In the end one thing counts: We all want to develop ourselves further. It is not without reason that the absence of personal development is the second most frequently mentioned reason for us humans to quit. (Gallup Engagement Index)

„I’m stuck here, I can’t get anywhere. I have to go somewhere else.“

So we get the first, strategic, intermediate step. Through a successful integration of the 5 Gamification principles (5 pillars) we work on the nature of the available infrastructure, so that in the end the targets can be achieved and adhered to (point A). At the same time, we always aim at the experience of M.P.A.R.

If the two goals are contrary to each other, the focus should – in the sense of a long-term perspective – be more on satisfying the intrinsic needs of the people involved. Keeping the effective balance is the challenge of any gamification design.

Building on this basic work, the appropriate decisions can now be made in the points C & D.

Point C

With the results of A + B always in mind, we turn to point C. For us, this is a point in time when a foundation is laid within the gamification design, which decisively determines the further tonality of the concrete implementation. We ourselves refer to point C as the gamification pattern. While A + B have focused on the user focus, the gamification pattern decisively determines how the system (gamification project) interacts with or adapts to humans.

The structures that are used here are then ultimately filled with elements and mechanics through point D. This is how behavioural and game psychology meets realistic structures. One could also say ‚Structure becomes Strategy‘ (quote: Anton Seidl).

Example: ‚Structure becomes Strategy‘:

The elements 46-49 refer to the behavioural model ‚The Hook Model‘ by Nir Eyal, which helps us here in context from an extrinsically triggered first contact, over a short to medium term intrinsic reward, to a long term intrinsic motivation.

The elements 52-55 (according to Gabe Zichermann) allow a systematic approach. Thus we decide what kind of feedback is given to the users in the course of their ‚progress‘ within the system.

Both approaches have long been used by us within the gamification methodology. Over the years, and based on our experience with them, we have adapted them to the requirements of our gamification philosophy. This has created a native parallelism between elements 46-49 & 52-55, and we do the same with almost all other elements that we have not developed ourselves.

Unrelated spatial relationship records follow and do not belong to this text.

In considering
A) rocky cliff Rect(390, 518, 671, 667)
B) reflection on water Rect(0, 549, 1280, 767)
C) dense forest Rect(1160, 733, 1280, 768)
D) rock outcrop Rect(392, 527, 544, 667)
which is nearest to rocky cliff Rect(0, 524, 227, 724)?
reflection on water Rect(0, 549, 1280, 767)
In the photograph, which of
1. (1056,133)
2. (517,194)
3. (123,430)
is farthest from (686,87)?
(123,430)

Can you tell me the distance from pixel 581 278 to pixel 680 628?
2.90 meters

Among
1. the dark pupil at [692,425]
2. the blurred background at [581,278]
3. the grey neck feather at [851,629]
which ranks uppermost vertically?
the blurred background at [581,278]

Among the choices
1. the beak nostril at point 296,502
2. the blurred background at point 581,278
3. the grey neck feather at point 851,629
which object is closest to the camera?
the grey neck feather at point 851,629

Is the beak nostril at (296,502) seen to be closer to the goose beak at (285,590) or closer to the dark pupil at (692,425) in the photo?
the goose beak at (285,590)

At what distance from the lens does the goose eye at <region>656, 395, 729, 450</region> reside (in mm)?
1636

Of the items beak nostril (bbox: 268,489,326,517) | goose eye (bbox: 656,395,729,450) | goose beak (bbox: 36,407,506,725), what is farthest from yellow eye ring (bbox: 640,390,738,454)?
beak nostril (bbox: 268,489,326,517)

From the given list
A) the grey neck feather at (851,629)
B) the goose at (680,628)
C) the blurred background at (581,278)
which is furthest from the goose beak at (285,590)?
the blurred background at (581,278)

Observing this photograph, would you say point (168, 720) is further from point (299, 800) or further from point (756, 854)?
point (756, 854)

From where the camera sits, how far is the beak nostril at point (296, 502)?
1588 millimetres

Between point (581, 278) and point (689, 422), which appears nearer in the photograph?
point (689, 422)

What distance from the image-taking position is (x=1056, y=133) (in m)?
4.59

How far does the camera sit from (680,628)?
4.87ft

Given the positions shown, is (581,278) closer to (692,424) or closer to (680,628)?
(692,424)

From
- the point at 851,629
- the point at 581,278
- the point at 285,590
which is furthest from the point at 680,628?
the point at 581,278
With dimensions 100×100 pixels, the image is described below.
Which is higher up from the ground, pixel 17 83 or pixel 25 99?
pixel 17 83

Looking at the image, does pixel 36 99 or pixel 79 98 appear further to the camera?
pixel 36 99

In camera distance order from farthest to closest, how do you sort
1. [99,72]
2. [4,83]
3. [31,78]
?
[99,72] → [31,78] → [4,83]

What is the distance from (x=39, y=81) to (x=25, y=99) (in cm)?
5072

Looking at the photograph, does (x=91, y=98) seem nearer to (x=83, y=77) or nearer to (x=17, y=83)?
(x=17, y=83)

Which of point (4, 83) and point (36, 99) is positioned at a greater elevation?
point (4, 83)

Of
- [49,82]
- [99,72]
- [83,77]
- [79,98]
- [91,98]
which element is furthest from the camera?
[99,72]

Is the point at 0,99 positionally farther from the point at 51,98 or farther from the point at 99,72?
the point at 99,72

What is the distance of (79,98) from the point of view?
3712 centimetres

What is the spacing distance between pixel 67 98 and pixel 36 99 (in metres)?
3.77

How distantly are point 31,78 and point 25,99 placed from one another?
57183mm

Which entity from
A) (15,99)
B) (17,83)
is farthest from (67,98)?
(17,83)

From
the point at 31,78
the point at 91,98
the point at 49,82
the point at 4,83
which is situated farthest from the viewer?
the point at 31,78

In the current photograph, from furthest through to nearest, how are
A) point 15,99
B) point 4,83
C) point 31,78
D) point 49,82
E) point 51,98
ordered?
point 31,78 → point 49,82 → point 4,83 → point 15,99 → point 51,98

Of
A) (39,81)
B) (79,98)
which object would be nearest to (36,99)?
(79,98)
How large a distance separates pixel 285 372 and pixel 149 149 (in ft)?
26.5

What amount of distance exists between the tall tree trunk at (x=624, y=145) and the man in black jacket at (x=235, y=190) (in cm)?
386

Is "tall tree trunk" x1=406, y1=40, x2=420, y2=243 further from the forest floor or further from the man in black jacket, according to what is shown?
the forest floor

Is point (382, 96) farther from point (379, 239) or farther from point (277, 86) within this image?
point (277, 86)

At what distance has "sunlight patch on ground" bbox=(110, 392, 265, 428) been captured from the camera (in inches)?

Their use helps to develop a long-term strategy for how the gamified system and the human being progressing within it interact together. So how do you promote development, what are feedbacks on individual progress, and more.

Point C – and thus part of the gamification pattern – also includes the second part, the

User Development

Important: The order in which the gamification pattern and user development are presented does not necessarily correspond to the real implementation to do. Both areas of point C (green + blue) are mutually dependent on each other and must therefore be worked on in a revolving manner.

Elements 68 and 69 help us to prioritize and weight the existing actions of a person. In doing so, we break down an existing activity and continue to do so until we arrive at the action that is solely necessary to carry out an activity positively. This is then the Core Path. All other actions that are performed by the same person and thus indirectly lead to the success of the Core Path fall under the Side Path. This also means that all Side Path actions are perceived as useful and desirable especially when the sense behind them is recognized that progress within the Side Path automatically supports progress within the Core Path.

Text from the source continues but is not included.